Por isso, neste artigo você vai descobrir como o IBS e a CBS funcionam na prática, quem está obrigado a destacar os novos tributos, quais setores vão pagar mais imposto e o que fazer agora para proteger sua empresa durante esse período de transição.

Continue lendo, porque as informações a seguir podem fazer diferença direta nos resultados financeiros da sua empresa em 2026.

O Que São o IBS e a CBS: Entenda os Novos Tributos da Reforma Tributária

A reforma tributária brasileira, aprovada pela Emenda Constitucional nº 132/2023 e regulamentada pela Lei Complementar nº 214/2025, criou dois novos tributos que vão substituir cinco impostos existentes.

O IBS (Imposto sobre Bens e Serviços) é um tributo de competência estadual e municipal. Ele vai substituir o ICMS (dos estados) e o ISS (dos municípios). Portanto, tudo que hoje envolve esses dois impostos passará a ser administrado por um único tributo padronizado nacionalmente.

Já a CBS (Contribuição sobre Bens e Serviços) é federal. Ela substitui o PIS, o COFINS e parcialmente o IPI. Assim, de cinco tributos diferentes com regras, prazos e alíquotas distintos, o sistema passa a operar com apenas dois.

Juntos, o IBS e a CBS formam o chamado IVA Dual (Imposto sobre Valor Agregado), modelo amplamente adotado em países desenvolvidos da Europa e da OCDE. A lógica central desse modelo é simples: o imposto incide somente sobre o valor que cada empresa agrega ao produto ou serviço, e não sobre o total acumulado ao longo da cadeia produtiva. Isso elimina o efeito cascata que o sistema atual provoca.

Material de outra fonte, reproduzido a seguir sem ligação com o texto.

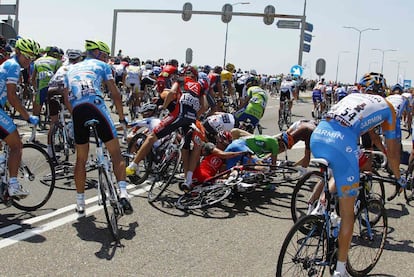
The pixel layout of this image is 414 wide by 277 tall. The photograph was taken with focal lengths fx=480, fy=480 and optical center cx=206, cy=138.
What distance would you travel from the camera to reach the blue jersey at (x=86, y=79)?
568 centimetres

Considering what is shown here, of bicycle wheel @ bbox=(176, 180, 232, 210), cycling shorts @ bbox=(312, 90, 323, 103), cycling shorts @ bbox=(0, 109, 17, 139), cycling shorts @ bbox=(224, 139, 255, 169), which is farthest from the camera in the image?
cycling shorts @ bbox=(312, 90, 323, 103)

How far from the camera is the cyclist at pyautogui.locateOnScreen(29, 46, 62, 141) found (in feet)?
36.2

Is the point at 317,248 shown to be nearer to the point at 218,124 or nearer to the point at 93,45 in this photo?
the point at 93,45

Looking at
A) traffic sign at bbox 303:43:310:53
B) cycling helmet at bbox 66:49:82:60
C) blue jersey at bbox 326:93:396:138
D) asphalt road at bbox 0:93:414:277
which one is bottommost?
asphalt road at bbox 0:93:414:277

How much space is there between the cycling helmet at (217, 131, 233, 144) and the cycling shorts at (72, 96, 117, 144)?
272cm

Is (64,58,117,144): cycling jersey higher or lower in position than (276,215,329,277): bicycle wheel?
higher

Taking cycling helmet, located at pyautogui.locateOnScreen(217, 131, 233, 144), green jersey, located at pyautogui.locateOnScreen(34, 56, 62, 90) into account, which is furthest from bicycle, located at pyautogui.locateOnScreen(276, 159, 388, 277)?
green jersey, located at pyautogui.locateOnScreen(34, 56, 62, 90)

Além disso, a cobrança passa a ser feita no destino (onde o consumidor está), e não mais na origem (onde a empresa produtora está). Essa mudança tem impacto direto na competição entre estados e municípios e representa o fim da chamada guerra fiscal.

Como Funciona o IBS e a CBS em 2026 na Prática

Antes de tudo, é essencial entender que 2026 é um ano de testes, conforme determina o artigo 348 da Lei Complementar nº 214/2025. A cobrança efetiva ainda não acontece neste ano para as empresas do regime normal. O que muda, portanto, é a obrigação de informar os novos tributos nos documentos fiscais eletrônicos.

O Que Mudou nas Notas Fiscais em Janeiro de 2026

A partir de 1º de janeiro de 2026, todas as Notas Fiscais Eletrônicas (NF-e) e Cupons Fiscais Eletrônicos (NFC-e) precisam incluir campos específicos para IBS e CBS. Dois códigos são centrais nesse processo:

O CST-IBS/CBS define a situação tributária de cada operação. Já o cClassTrib classifica cada item conforme o tratamento tributário aplicável (tributação integral, alíquota reduzida, isenção, imunidade, diferimento ou regimes especiais).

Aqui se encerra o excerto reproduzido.